> [To-do list]:
- 1) In the post on monitoring a process, what does "pid" stand for?
- 2) Write out the passage of the post on monitoring a process that starts at "That’s the virtual" and ends at "slack is ridiculous.".

It’s always been kind of hard to measure resource usage when you are running a script. What I’d want to do is not get metrics like memory, cpu, and io operations for an entire host, but rather for a specific process.

What I wanted to do was monitor not an entire node, or a python script, but a specific function that a user might be running. Toward this goal, I created the monitor pid task, where pid stands for a process id. It works in a few simple ways. You can run it as a task - meaning that watchme will schedule it to collect metrics for some (pre-determined) process id or name. Let’s say we wanted to create a watcher called “system” and then create a task to monitor slack:


$watchme create system$ watchme add-task system task-monitor-slack --type psutils func@monitor_pid_task pid@slack



and then I would use the watchme schedule command to specify how often I want to collect metrics. The schedule will use cron to run the watcher at the frequency you desired. What kind of result can you get? To give you a sense, here is an example of a plot for one of the tasks from a a system watcher. Yep, I created it, scheduled it, and forgot about it. It faithfully generates data for me, a la cron:

That’s the virtual memory that is free on my computer, in bytes, for the span of just over a month that the task has been running. It’s only a month of data, but there are still interesting patterns. What are the spikes? It could be that the spikes (more free memory) indicate a restart of my computer. It might also have to do with whatever I was running, here is a chart to show cpu percent usage:

But I digress! With the monitor process task, you can create similar plots to these, but instead of for your entire computer, for a Python function or specific process that you are interested in. See an example here to see what is exported for each run. By the way, if you do run this task for slack, take a look at the “cmdline” key. The command used to start up slack is ridiculous.

> [Material]:
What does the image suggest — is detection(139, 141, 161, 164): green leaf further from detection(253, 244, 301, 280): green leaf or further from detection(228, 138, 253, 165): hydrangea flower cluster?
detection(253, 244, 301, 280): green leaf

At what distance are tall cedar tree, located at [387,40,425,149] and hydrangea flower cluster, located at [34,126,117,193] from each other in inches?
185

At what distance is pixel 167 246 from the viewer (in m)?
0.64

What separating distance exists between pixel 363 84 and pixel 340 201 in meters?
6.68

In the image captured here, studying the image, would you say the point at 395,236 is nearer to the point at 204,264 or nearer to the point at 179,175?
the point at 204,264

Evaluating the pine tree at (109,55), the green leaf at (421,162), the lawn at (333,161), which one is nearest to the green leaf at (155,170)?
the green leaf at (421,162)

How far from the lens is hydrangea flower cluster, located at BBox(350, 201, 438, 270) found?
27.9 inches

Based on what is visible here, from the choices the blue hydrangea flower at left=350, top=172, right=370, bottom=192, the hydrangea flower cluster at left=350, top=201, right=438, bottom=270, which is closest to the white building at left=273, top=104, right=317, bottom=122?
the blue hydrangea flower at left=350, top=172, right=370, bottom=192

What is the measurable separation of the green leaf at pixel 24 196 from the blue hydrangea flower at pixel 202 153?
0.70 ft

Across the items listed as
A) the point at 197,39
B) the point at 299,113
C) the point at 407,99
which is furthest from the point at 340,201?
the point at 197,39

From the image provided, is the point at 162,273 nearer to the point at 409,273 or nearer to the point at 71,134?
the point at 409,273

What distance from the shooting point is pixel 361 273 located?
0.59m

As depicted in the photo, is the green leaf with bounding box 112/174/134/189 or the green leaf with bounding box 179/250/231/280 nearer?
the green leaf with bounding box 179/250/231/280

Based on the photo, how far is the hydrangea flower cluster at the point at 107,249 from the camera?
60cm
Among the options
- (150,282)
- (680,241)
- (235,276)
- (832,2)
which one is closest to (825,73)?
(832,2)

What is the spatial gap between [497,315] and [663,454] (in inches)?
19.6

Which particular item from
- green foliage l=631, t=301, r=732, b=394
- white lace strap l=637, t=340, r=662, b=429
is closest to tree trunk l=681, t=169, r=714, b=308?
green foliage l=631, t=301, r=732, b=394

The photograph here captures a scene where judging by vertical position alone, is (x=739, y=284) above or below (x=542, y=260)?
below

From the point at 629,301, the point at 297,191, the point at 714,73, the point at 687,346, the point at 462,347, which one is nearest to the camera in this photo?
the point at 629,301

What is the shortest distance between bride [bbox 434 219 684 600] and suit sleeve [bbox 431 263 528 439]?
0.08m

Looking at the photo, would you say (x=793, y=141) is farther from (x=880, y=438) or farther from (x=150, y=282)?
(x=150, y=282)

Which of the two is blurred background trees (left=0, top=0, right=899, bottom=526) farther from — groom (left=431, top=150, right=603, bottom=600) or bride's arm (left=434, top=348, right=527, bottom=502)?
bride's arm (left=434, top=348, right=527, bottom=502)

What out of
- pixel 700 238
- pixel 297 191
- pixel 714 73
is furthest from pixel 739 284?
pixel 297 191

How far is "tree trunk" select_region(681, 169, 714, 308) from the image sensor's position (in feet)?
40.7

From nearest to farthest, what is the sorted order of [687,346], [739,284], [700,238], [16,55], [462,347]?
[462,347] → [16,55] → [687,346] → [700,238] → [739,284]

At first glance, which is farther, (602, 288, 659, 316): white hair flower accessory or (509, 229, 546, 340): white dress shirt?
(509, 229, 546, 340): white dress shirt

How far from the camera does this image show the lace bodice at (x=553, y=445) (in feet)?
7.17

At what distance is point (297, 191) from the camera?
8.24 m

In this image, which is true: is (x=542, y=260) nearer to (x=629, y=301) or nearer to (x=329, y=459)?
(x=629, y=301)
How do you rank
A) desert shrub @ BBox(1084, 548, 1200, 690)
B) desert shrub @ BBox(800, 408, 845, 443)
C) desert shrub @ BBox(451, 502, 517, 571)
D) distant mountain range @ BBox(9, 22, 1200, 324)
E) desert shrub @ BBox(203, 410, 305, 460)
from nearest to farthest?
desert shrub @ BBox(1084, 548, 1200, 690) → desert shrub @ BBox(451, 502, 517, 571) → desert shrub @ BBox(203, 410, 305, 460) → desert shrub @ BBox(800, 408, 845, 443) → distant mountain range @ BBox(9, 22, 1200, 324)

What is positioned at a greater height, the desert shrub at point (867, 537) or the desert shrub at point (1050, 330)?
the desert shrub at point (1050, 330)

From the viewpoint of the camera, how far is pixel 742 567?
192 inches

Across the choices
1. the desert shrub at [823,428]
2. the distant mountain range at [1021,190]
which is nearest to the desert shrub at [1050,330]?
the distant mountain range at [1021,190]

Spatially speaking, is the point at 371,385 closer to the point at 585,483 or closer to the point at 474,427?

> [Responses in order]:
- 1) A process id.

- 2)
That’s the virtual memory that is free on my computer, in bytes, for the span of just over a month that the task has been running. It’s only a month of data, but there are still interesting patterns. What are the spikes? It could be that the spikes (more free memory) indicate a restart of my computer. It might also have to do with whatever I was running, here is a chart to show cpu percent usage:

But I digress! With the monitor process task, you can create similar plots to these, but instead of for your entire computer, for a Python function or specific process that you are interested in. See an example here to see what is exported for each run. By the way, if you do run this task for slack, take a look at the “cmdline” key. The command used to start up slack is ridiculous.